▶ [Aim of the task]: Reproduce the passage of the gag clause excerpt between "What Gekko has" and "threat to patients.", inclusive.

▶ [Page excerpt]:

● ● ●

Gekko likes the language.  It is plain and straightforward. His physicians, completely without choice, sign the new contracts with nary a peep of complaint. Gekko has made an assertion to his doctors.  He has said, "You work for me, and me alone. You're all mine."  His doctors, by their legally-affixed signatures, have acknowledged that assertion.  

Gekko has sought a place at the table with FTP doctors and their patients, and now he has it.  In fact, he is at the head of the table.


What Gekko has just done is to add a classic "gag clause" to his physician contracts.  The final insult to a doctor's professional integrity, a gag clause prohibits the doctor from disclosing certain types of information to his or her patients.  The forbidden information is likely to be material to the patient's ability to accurately assess the doctor's medical advice, and therefore the lack of that information may impact on the patient's health.  So from a purely practical standpoint, gag clauses are a threat to patients.

But from a more philosophical standpoint, what the gag clause represents - by the fact that HMOs used them with impunity and physicians signed them with little more than a whimper - is a formal death certificate for the physician-patient relationship.  It officially and legally certifies that the doctor's first loyalty is to the integrity and reputation of the HMO, which supersedes any loyalty or duty that might exist toward the patient.

Gag clauses attracted a fair amount of criticism in the late 1990s, but essentially only from the standpoint of it's not being nice to "gag" physicians from telling their patients what they need to know.  Little has been said about the implications of HMOs having had the audacity to include gag clauses in physician contracts in the first place, and of physicians quietly and timidly signing them by the tens of thousands.

● ● ●

▶ [Data records]:
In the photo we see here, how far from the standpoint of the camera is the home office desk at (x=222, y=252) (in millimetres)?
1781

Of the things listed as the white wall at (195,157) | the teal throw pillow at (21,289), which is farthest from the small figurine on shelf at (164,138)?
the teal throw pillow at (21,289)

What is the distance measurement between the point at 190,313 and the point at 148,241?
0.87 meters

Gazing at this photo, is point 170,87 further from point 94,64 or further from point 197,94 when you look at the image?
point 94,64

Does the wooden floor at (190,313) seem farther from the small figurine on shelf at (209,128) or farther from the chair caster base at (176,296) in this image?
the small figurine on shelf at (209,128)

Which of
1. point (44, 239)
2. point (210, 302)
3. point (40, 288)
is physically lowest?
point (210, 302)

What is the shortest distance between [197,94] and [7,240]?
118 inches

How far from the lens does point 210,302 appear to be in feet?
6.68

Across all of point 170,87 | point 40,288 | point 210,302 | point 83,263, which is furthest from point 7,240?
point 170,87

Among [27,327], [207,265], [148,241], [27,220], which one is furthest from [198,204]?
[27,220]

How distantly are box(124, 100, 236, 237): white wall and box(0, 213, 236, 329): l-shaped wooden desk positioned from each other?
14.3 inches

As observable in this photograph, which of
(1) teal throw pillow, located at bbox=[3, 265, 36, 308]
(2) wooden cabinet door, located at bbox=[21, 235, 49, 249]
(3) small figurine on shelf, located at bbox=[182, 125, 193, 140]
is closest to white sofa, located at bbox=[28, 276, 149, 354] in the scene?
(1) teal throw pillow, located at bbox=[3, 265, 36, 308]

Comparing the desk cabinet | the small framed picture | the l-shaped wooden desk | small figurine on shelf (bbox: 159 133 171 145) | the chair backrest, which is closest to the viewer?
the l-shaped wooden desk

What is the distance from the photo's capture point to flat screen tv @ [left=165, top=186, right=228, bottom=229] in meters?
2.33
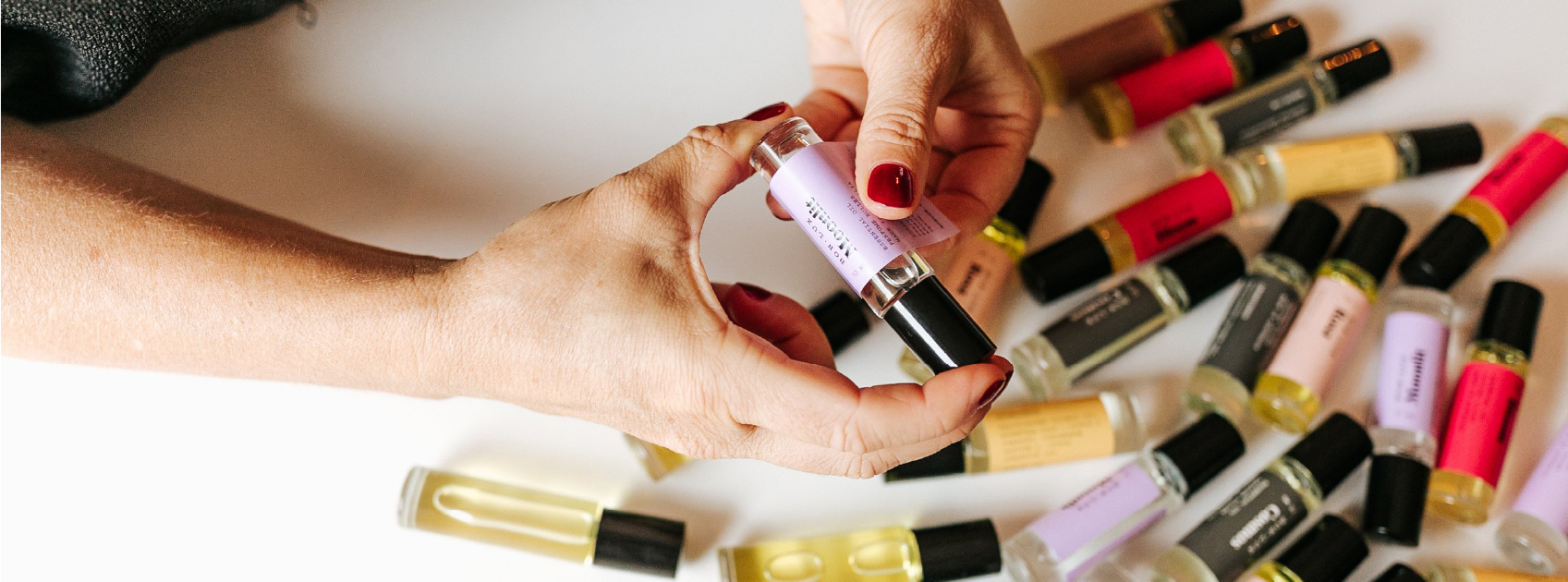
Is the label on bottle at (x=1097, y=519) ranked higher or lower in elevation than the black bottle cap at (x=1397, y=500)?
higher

● ● ●

▶ [Reply]:
What Gekko has just done is to add a classic "gag clause" to his physician contracts.  The final insult to a doctor's professional integrity, a gag clause prohibits the doctor from disclosing certain types of information to his or her patients.  The forbidden information is likely to be material to the patient's ability to accurately assess the doctor's medical advice, and therefore the lack of that information may impact on the patient's health.  So from a purely practical standpoint, gag clauses are a threat to patients.